--- START OF Data in this exercise ---

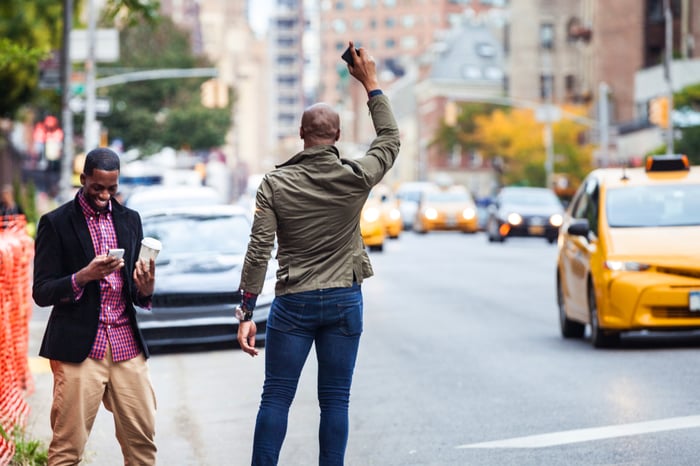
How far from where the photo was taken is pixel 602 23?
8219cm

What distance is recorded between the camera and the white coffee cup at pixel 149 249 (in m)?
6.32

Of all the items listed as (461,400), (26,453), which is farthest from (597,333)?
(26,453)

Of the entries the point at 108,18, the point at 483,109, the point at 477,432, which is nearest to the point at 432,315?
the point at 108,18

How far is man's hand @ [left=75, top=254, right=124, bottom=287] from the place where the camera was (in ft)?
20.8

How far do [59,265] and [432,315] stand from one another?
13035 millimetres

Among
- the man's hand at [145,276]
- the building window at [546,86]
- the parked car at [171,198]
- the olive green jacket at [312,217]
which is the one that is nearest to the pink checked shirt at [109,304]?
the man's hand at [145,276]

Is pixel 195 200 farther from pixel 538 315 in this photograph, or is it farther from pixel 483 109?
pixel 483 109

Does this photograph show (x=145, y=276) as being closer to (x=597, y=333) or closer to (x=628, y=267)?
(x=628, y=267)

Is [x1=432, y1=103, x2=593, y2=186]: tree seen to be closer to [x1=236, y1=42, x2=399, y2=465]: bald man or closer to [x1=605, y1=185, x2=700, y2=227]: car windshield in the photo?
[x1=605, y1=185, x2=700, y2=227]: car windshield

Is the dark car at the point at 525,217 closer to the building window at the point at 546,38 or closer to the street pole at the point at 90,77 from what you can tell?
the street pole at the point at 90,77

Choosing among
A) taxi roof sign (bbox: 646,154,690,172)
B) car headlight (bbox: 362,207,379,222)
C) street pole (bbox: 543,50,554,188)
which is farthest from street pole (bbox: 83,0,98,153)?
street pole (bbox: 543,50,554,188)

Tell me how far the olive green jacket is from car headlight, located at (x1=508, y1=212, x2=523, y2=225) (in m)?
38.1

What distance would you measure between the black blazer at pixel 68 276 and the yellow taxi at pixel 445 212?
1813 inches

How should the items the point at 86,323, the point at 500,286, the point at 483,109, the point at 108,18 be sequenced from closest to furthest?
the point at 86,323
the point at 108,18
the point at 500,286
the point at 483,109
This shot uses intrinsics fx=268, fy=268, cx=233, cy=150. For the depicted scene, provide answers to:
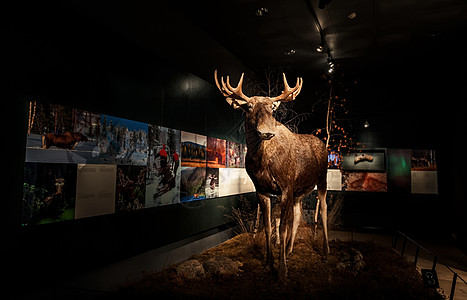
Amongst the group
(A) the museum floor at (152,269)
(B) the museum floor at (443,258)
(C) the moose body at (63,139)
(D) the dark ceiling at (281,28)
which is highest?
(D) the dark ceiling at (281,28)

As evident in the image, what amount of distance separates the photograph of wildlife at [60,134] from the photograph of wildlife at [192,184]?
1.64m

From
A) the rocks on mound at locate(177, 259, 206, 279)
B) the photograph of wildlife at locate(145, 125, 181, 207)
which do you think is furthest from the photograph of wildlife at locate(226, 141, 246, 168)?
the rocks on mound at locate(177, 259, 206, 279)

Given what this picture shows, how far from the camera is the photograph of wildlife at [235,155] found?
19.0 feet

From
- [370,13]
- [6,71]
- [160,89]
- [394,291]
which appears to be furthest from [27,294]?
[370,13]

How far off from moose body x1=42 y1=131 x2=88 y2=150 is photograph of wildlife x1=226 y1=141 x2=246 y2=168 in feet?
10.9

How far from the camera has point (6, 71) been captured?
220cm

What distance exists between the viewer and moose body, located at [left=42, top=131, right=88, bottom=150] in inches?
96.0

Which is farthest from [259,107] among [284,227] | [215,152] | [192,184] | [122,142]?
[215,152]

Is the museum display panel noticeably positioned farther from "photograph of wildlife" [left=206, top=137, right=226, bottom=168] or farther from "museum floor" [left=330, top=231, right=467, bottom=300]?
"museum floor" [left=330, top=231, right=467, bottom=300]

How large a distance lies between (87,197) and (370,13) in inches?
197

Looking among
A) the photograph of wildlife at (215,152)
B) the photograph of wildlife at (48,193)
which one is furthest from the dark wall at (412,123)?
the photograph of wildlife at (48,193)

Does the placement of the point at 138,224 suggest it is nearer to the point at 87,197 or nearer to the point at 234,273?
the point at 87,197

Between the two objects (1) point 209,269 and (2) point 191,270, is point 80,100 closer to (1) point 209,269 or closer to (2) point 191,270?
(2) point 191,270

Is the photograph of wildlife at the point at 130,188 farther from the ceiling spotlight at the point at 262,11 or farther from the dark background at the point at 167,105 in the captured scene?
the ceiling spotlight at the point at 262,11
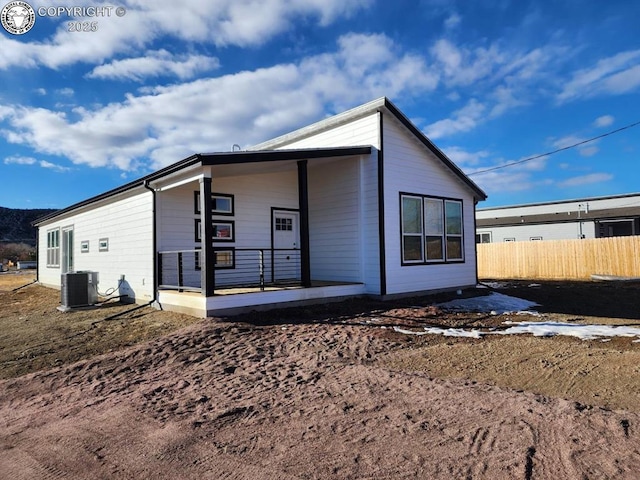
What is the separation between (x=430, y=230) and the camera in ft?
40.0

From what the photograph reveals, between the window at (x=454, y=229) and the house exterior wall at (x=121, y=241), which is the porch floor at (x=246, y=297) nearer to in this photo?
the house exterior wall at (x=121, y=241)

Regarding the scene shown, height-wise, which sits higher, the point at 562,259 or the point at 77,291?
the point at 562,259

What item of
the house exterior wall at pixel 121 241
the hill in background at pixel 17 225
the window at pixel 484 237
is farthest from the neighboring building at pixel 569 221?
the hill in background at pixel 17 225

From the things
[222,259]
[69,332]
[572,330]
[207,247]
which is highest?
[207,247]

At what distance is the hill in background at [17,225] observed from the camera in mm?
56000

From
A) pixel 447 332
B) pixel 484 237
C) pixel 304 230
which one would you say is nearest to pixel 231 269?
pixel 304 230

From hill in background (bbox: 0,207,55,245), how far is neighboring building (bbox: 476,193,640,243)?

--- END OF Data in this exercise ---
--- START OF Data in this exercise ---

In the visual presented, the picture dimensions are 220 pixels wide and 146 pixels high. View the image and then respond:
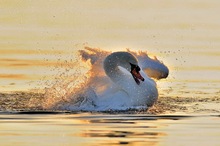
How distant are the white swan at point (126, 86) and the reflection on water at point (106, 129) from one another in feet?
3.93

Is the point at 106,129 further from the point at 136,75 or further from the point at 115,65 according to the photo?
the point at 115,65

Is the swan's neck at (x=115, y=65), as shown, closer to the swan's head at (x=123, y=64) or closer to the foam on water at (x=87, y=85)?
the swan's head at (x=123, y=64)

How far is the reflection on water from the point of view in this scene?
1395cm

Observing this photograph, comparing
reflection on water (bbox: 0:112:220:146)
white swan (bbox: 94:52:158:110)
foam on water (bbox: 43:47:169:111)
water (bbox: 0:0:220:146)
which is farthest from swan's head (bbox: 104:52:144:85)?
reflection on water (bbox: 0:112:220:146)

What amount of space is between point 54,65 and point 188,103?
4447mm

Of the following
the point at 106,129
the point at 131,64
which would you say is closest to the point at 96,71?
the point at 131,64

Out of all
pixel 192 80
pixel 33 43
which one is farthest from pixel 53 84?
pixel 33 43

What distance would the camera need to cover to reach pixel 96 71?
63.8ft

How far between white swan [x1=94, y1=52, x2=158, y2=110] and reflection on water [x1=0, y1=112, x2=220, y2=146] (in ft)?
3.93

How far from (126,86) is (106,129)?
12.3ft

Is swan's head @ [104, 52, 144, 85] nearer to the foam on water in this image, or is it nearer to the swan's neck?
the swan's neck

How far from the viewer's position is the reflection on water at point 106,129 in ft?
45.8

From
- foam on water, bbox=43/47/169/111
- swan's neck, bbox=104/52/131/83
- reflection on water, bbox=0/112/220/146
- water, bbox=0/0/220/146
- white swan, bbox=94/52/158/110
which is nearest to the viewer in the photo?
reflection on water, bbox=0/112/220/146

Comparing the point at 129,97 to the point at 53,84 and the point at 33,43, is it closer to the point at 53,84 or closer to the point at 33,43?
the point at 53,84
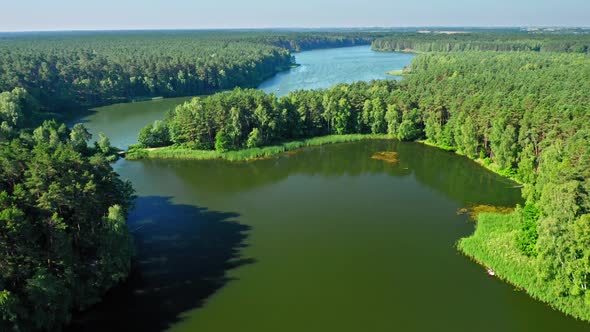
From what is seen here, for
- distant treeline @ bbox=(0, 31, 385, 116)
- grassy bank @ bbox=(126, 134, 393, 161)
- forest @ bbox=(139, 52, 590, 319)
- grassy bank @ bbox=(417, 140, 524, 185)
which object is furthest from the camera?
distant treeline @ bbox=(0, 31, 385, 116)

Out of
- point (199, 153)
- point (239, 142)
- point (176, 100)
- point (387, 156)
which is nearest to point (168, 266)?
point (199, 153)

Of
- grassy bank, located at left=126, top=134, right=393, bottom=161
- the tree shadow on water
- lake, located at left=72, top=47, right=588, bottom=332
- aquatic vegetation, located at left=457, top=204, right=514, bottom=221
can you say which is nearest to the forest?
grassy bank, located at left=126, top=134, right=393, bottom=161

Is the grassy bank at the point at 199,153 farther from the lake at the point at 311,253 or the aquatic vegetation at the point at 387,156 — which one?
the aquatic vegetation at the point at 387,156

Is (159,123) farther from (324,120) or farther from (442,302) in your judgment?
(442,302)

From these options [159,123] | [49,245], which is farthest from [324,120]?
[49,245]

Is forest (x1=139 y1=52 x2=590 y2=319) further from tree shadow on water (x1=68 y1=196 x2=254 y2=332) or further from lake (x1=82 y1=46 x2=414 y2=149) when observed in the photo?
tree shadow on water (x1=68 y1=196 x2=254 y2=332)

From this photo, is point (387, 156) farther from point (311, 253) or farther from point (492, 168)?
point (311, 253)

--- END OF Data in this exercise ---
--- START OF Data in this exercise ---

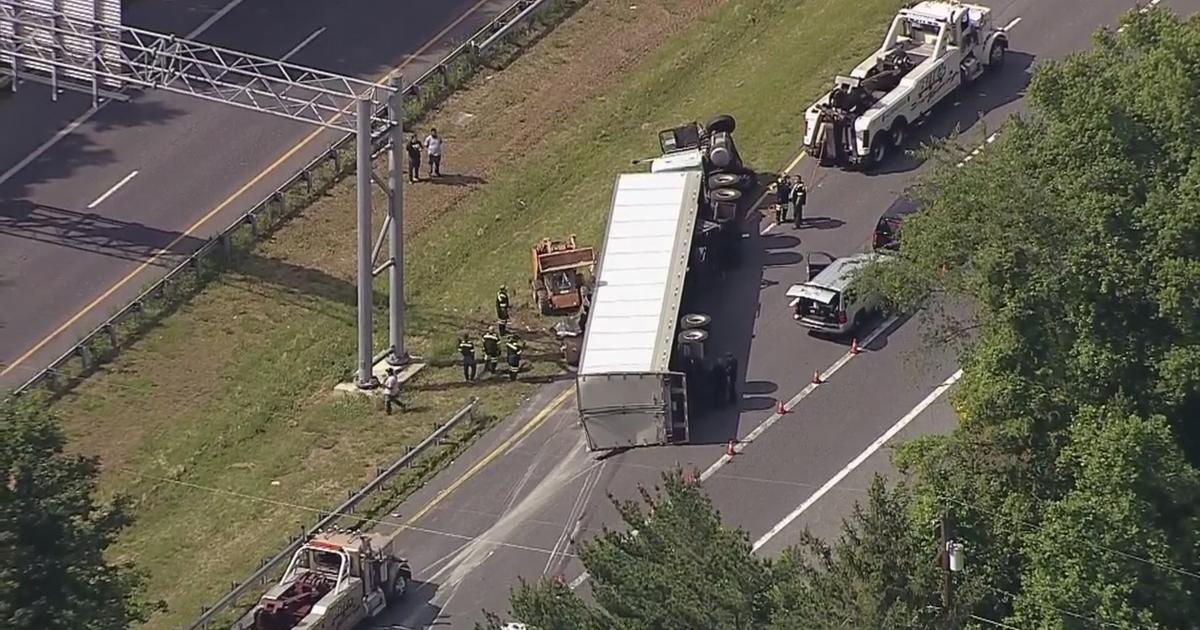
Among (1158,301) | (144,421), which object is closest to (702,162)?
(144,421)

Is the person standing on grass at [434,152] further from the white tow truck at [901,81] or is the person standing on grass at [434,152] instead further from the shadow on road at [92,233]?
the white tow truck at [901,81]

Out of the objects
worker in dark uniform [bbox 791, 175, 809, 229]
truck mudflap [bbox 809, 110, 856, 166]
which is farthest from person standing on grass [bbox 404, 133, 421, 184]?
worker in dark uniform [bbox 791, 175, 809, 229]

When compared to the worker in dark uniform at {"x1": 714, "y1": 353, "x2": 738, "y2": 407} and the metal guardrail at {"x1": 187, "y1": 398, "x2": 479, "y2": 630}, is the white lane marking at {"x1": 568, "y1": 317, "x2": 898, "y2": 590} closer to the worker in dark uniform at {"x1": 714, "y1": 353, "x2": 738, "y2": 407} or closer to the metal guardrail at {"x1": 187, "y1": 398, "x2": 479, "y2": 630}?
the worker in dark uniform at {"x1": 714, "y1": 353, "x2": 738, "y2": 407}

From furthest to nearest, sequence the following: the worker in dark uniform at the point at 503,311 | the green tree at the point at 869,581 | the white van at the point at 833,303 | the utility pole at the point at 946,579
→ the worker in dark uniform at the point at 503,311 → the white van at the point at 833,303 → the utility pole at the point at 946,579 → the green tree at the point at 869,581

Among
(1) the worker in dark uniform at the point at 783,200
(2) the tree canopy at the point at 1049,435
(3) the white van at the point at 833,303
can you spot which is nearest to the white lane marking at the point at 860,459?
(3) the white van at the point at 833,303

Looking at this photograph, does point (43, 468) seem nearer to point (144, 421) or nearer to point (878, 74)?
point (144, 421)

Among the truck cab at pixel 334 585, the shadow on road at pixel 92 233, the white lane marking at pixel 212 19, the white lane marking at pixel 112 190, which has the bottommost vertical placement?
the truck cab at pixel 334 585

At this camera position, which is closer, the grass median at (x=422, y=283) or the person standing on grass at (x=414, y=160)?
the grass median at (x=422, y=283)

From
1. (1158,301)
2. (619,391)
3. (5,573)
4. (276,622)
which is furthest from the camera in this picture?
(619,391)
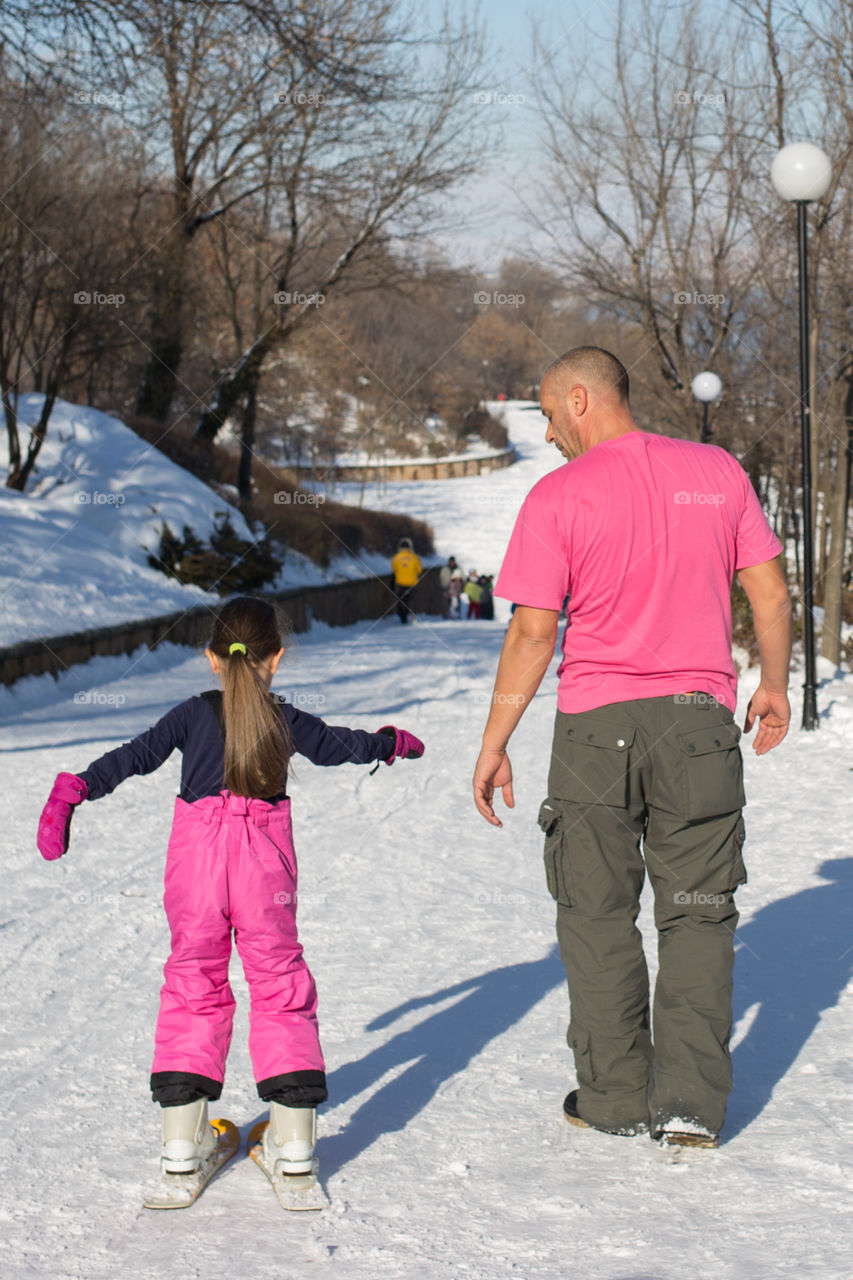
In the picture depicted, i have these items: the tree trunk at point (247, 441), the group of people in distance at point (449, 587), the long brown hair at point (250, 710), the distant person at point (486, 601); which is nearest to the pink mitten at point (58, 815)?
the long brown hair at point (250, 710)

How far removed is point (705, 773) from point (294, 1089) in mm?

--- END OF Data in this exercise ---

* _Work required_
Swap "coffee cup" for "mug" in the records starting at the line that contains "How far from where" and ending at the line that contains "13035 millimetres", and give only those lines back, with everything else in them unchanged.

* _Exercise solution_
How far from where the photo was taken is pixel 602 23?
8219cm

What distance is recorded between the camera and the white mug at pixel 149 249 (in m)?
6.32

Of all the items listed as (461,400), (26,453), which is farthest from (597,333)?
(26,453)

Of the entries the point at 108,18, the point at 483,109, the point at 477,432, which is nearest to the point at 432,315?
the point at 108,18

How far is man's hand @ [left=75, top=254, right=124, bottom=287] from the place where the camera was (in ft)?
20.8

How far do [59,265] and [432,315] stand from one another?
13035 millimetres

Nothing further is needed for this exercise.